Il a le sourire chaleureux et le regard vif et profond. Pourtant, Dmitri Iakovlev vit un véritable calvaire depuis six mois, loin de sa famille. Cet éditeur de BD de 41 ans, qui publie notamment en russe le succès français Ariole d’Emmanuel Guibert et Marc Boutavant, a rejoints ses auteurs français à Bologne depuis Marseille, où il est actuellement hébergé. « Je ne suis ni là vraiment pour le travail, ni pour les vacances », pose-t-il d’un ton calme, comme si errer lui était devenu naturel. C’est en tout cas ce qu'il fait depuis septembre : d’abord en Finlande, puis en Turquie avant d’atterrir en France grâce au soutien de l’Institut français de Moscou.
Après une résidence d’un mois à la Cité des Arts, à Paris, entre novembre et décembre, il a obtenu en janvier une autorisation d’occupation du territoire français pour six mois. Il ne peut plus superviser son activité éditoriale, qui emploie quatre personnes dont sa femme restée à Saint-Pétersbourg, et se poursuit cahin-caha à la faveur d’une stratégie mise en place peu après qu’éclate la guerre en Ukraine.

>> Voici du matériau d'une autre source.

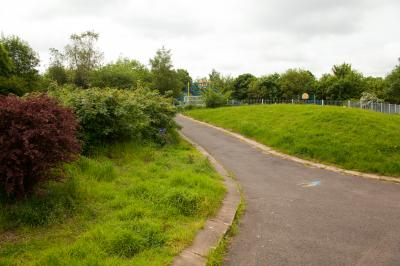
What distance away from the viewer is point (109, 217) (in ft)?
16.5

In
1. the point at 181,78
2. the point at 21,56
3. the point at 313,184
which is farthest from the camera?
the point at 181,78

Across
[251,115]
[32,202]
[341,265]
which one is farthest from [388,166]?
[251,115]

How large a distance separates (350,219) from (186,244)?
301 cm

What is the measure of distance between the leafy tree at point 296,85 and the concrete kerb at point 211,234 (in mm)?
37190

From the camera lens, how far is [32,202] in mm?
5004

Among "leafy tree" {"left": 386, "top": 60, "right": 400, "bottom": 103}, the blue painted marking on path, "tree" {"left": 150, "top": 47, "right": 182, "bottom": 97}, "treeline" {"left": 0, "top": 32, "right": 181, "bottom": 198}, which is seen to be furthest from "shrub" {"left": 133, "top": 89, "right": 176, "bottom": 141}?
"leafy tree" {"left": 386, "top": 60, "right": 400, "bottom": 103}

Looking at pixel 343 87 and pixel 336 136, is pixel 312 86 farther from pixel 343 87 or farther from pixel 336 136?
pixel 336 136

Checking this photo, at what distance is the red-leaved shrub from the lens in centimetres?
457

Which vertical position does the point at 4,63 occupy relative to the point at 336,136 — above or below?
above

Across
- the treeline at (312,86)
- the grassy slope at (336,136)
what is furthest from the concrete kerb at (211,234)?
the treeline at (312,86)

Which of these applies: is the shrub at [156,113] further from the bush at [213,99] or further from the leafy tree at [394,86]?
the leafy tree at [394,86]

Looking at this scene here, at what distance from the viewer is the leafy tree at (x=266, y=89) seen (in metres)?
43.4

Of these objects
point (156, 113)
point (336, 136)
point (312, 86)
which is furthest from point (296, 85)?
point (156, 113)

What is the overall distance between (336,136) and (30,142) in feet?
31.6
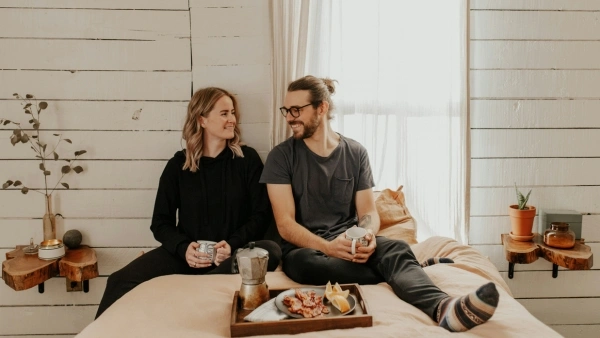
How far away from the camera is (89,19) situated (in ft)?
8.02

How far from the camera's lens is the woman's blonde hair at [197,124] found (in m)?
2.37

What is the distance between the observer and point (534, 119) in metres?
2.63

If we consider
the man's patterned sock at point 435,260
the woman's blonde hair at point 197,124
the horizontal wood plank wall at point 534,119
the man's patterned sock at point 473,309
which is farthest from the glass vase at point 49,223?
the horizontal wood plank wall at point 534,119

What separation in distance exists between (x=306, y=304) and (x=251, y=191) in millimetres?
947

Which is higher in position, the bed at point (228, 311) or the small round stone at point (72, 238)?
the small round stone at point (72, 238)

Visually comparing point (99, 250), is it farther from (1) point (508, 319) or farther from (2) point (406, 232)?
(1) point (508, 319)

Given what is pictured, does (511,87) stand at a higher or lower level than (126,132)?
higher

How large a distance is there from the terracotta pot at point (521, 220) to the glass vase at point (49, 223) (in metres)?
2.17

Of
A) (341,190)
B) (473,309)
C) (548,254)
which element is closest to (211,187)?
(341,190)

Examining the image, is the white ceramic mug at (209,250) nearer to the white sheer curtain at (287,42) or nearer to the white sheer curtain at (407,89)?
the white sheer curtain at (287,42)

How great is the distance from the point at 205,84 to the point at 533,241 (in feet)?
5.78

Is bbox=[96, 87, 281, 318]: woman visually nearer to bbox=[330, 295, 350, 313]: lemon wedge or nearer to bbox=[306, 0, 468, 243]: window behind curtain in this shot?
bbox=[306, 0, 468, 243]: window behind curtain

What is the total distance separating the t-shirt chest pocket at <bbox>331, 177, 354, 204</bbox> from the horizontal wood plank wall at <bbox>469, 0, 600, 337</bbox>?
0.72 m

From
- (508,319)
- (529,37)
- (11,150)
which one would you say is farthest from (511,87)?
(11,150)
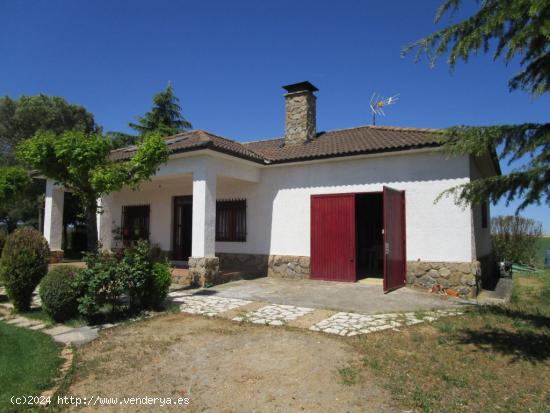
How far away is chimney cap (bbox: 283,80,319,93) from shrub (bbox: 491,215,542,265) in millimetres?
10800

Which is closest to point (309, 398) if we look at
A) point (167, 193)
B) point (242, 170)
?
point (242, 170)

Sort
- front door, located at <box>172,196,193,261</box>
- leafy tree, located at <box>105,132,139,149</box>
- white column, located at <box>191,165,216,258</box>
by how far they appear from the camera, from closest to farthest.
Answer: white column, located at <box>191,165,216,258</box>, front door, located at <box>172,196,193,261</box>, leafy tree, located at <box>105,132,139,149</box>

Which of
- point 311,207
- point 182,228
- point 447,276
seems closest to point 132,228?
point 182,228

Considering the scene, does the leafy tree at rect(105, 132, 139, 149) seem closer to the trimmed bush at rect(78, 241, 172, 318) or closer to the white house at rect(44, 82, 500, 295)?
the white house at rect(44, 82, 500, 295)

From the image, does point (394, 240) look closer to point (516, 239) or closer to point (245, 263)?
point (245, 263)

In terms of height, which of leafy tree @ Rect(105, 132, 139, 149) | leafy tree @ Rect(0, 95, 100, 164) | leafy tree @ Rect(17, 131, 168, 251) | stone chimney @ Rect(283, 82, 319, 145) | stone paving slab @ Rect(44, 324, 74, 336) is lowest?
stone paving slab @ Rect(44, 324, 74, 336)

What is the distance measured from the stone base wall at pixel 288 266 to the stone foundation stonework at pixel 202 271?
2.38 metres

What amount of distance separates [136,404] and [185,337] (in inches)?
81.3

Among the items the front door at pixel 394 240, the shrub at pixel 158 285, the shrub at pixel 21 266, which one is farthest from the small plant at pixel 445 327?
the shrub at pixel 21 266

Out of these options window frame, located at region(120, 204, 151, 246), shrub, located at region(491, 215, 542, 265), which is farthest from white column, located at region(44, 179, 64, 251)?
shrub, located at region(491, 215, 542, 265)

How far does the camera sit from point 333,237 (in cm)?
1100

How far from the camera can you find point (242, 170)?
460 inches

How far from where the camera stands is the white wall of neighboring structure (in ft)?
30.7

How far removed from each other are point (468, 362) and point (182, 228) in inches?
450
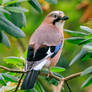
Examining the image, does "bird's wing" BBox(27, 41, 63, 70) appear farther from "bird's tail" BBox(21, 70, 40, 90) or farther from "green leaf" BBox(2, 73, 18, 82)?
"green leaf" BBox(2, 73, 18, 82)

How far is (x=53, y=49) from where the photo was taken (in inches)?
147

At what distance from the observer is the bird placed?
3.17 meters

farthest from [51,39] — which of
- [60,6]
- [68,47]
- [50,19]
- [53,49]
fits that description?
[60,6]

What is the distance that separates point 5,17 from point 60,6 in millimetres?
2992

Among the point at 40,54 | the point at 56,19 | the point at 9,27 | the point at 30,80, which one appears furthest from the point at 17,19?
the point at 56,19

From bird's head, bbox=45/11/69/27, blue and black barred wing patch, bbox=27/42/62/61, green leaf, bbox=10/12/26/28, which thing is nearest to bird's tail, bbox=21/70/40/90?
blue and black barred wing patch, bbox=27/42/62/61

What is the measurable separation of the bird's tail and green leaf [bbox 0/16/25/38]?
32cm

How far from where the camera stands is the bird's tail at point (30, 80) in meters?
3.00

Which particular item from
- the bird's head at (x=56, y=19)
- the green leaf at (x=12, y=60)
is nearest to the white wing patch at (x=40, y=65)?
the green leaf at (x=12, y=60)

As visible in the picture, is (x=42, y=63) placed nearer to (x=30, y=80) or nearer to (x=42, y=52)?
(x=42, y=52)

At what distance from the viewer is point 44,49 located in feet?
11.8

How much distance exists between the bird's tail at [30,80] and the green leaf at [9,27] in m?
0.32

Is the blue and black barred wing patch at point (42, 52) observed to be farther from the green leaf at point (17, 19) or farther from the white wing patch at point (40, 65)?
the green leaf at point (17, 19)

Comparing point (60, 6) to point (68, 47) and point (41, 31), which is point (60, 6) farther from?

Paiement des droits en liquide
Dès avril 2022, il a envoyé près de 15% de son stock de livres à Riga, en Lettonie. Avec l’appui de citoyens européens et d'une consœur russo-suisse, il a créé une société de diffusion pour vendre ses livres en ligne à travers la plateforme samtambooks.com. Cela lui a permis de résister même si son chiffre d'affaires a baissé de 10% en 2022. Mais depuis janvier 2023, son activité a chuté de moitié et les perspectives s'assombrissent. Son stock est épuisé à Saint-Pétersbourg et il fait face à des difficultés pour payer ses fournisseurs et les droits d’auteurs. « Le problème que rencontrent tous les éditeurs russes actuellement est le blocage des paiements internationaux, insiste-t-il. Si les gros éditeurs comme Eksmo-Ast ont les moyens de contourner ce blocus via des montages financiers qui passent notamment par Chypre, les petits éditeurs, eux, sont coincés ». Ainsi, Dmitri Iakovlev, a dû régler en liquide une avance sur des droits à un grand éditeur français.

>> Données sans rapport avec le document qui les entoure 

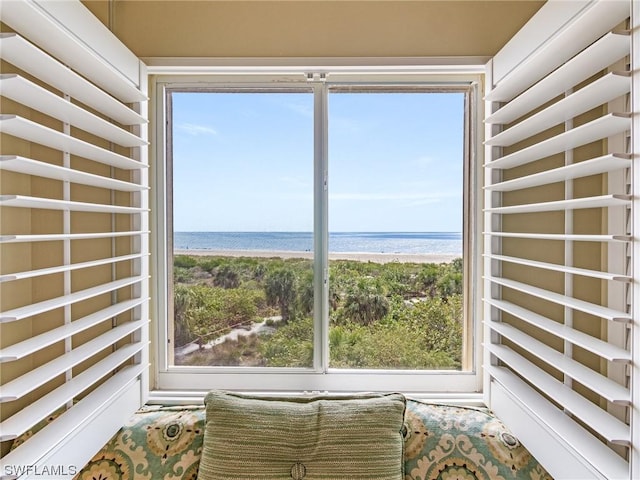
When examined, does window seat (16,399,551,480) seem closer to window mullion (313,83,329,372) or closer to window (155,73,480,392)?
window (155,73,480,392)

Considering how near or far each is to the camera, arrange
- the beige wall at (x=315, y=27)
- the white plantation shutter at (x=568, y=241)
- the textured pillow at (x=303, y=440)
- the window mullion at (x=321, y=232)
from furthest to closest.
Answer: the window mullion at (x=321, y=232) < the beige wall at (x=315, y=27) < the textured pillow at (x=303, y=440) < the white plantation shutter at (x=568, y=241)

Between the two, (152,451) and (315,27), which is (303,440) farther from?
(315,27)

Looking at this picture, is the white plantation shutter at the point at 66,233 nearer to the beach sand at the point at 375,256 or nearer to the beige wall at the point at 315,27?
the beige wall at the point at 315,27

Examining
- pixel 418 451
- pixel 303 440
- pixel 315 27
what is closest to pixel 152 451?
pixel 303 440

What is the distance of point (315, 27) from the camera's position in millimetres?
1649

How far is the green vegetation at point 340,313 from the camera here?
1.79 metres

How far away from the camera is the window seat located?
1369 millimetres

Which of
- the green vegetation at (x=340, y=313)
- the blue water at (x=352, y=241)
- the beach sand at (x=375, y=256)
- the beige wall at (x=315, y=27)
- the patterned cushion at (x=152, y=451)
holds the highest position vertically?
the beige wall at (x=315, y=27)

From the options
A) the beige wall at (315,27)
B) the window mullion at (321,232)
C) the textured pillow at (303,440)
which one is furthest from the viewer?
the window mullion at (321,232)

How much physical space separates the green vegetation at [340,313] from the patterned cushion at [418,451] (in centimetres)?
34

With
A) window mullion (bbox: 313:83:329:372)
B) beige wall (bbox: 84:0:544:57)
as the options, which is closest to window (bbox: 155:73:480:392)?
window mullion (bbox: 313:83:329:372)

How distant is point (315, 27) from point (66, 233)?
1.31m

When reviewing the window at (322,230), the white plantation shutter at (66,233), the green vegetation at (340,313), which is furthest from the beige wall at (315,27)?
the green vegetation at (340,313)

Emmanuel Guibert : "On essaye de l'aider"
Pour sortir de l'ornière, il souhaite obtenir un « passeport-talent » français. Mais il se heurte aux conditions administratives : avoir des recommandations, un projet ou contrat, ou encore justifier d’un niveau de moyens financiers conséquents. Il ne peut compter que sur ses auteurs français et européens, comme Emmanuel Guibert, pour le soutenir. « On essaye de l’aider en lui rendant tout ce qu’il nous a apporté, explique le lauréat du prix René Goscinny 2017, admiratif de la résilience de son éditeur russe. En hébergement, en plaidant sa cause auprès des institutions comme le SNE (Syndicat national de l’Edition, ndlr) ou les Beaux-Arts qui lui ont attribué une bourse récemment. En situation de crise, il faut vivre au jour le jour et c’est un apprentissage. C’est aussi un exemple pour nous tous. »
De son côté, Dmitri Iakovlev espère retrouver ses deux enfants de 10 et 12 ans, sa femme et son chien, peu importe où. L'éditeur, qui est aussi le créateur du festival de BD Boom Fest à Saint-Pétersbourg en 2007, a vendu trois livres en France récemment, notamment à Actes Sud et à La Boite à bulles. Il lui reste la moitié de ses 14 nouveautés 2022 à faire paraitre en 2023, mais il ne saurait se projeter au-delà : « chaque jour qui passe est plus difficile que le précédent ».